> _Texte fourni_:
● ● ● ● ●
Manifestations indépendantistes dans les rues de Jayapura


JAYAPURA, vendredi 5 août 2011 (Flash d'Océanie) – Sur fonds de violences intervenues depuis la fin de la semaine dernière en Papouasie occidentale (autrement connue sous le nom d’Irian Jaya), plusieurs milliers de manifestants ont défilé mardi dans les rues de Jayapura, en scandant des slogans demandant, entre autres, un référendum sur la sensible question de l’indépendance de cette province indonésienne.
Au cours d’incidents, accrochages et embuscades en plusieurs points de la province, la semaine dernière, une vingtaine de personnes, dont des policiers indonésiens, ont trouvé la mort.
Des manifestations de moins ampleur auraient aussi eu lieu en début de semaines dans d’autres points de la province, ainsi que dans la capitale indonésienne Djakarta.
● ● ● ● ●
> _Données de travail_:

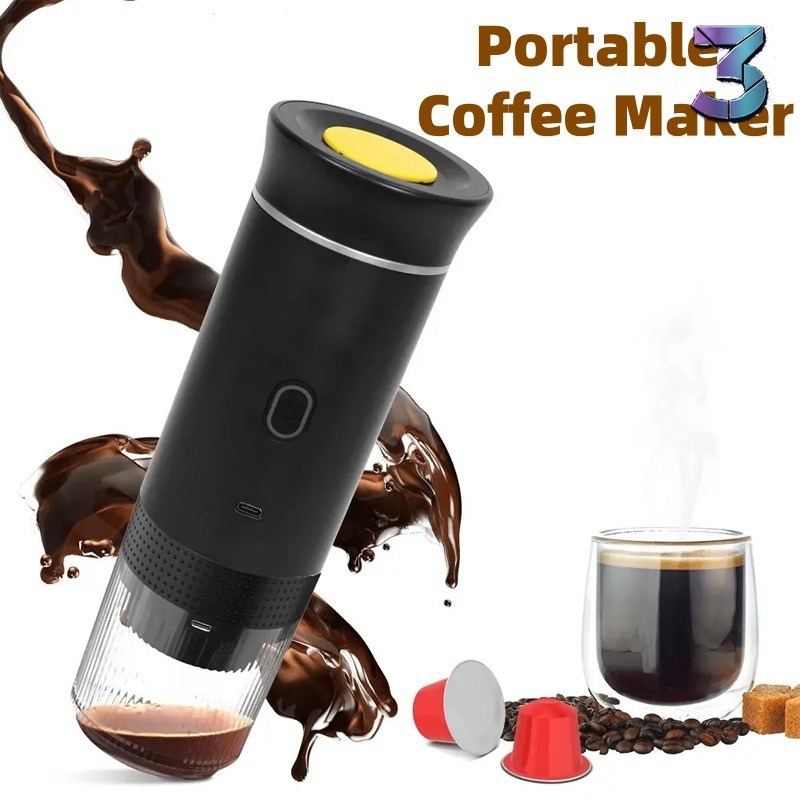 Handige 3-in-1 Draagbare Espresso- en Koffiemolen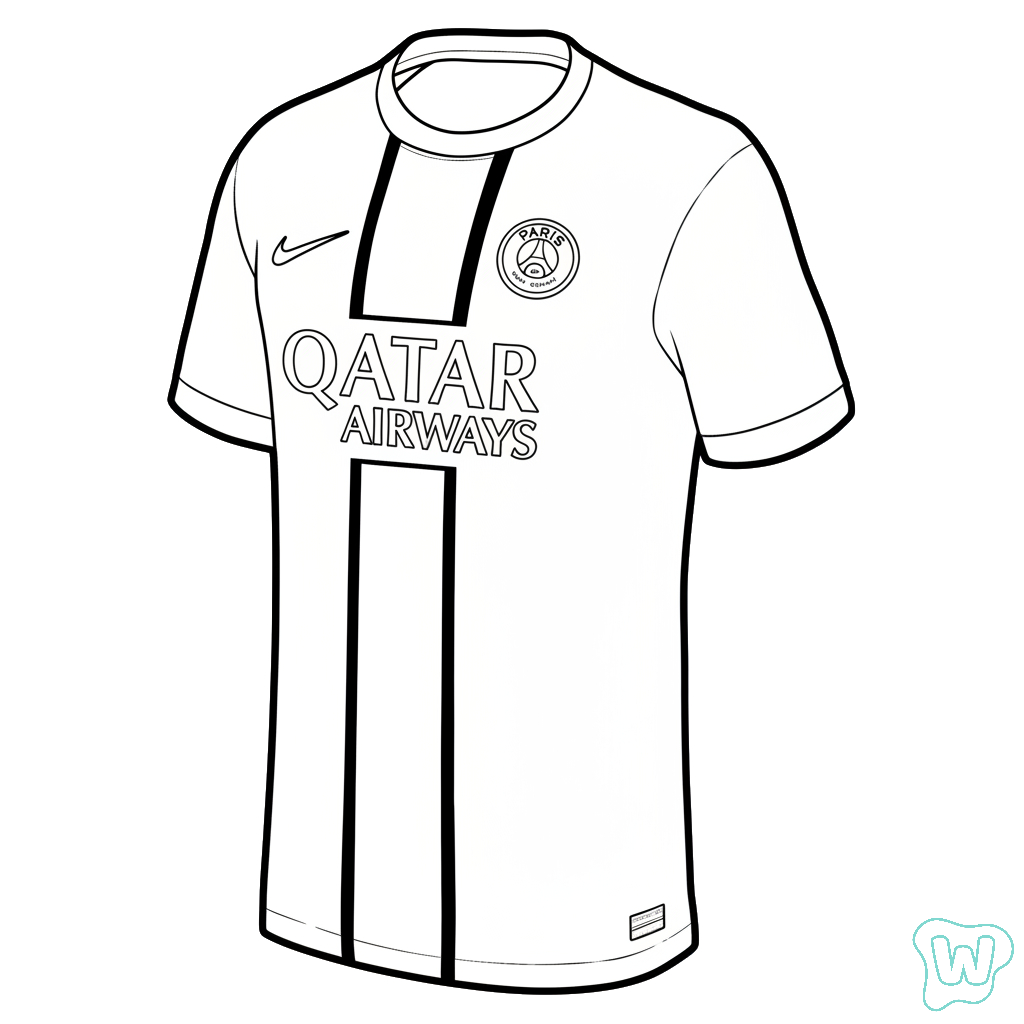 páginas para colorear imprimibles PSG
● ● ● ● ●
> _Exercices_:
• A. D'après le texte fourni, combien de personnes ont perdu la vie la semaine dernière lors des incidents dans la province ?
• B. Pour chaque affirmation, dites si elle correspond au texte fourni. Appuyez chaque réponse sur les mots exacts du texte.
(i) Le défilé de Jayapura s'est tenu un mardi.
(ii) Aucune manifestation n'aurait eu lieu à Djakarta.
(iii) La Papouasie occidentale porte aussi le nom d'Irian Jaya.

> _Corrigés_:
• A. Une vingtaine de personnes, dont des policiers indonésiens.

• B.
(i) Oui : « plusieurs milliers de manifestants ont défilé mardi dans les rues de Jayapura ».
(ii) Non : « ainsi que dans la capitale indonésienne Djakarta ».
(iii) Oui : « autrement connue sous le nom d’Irian Jaya ».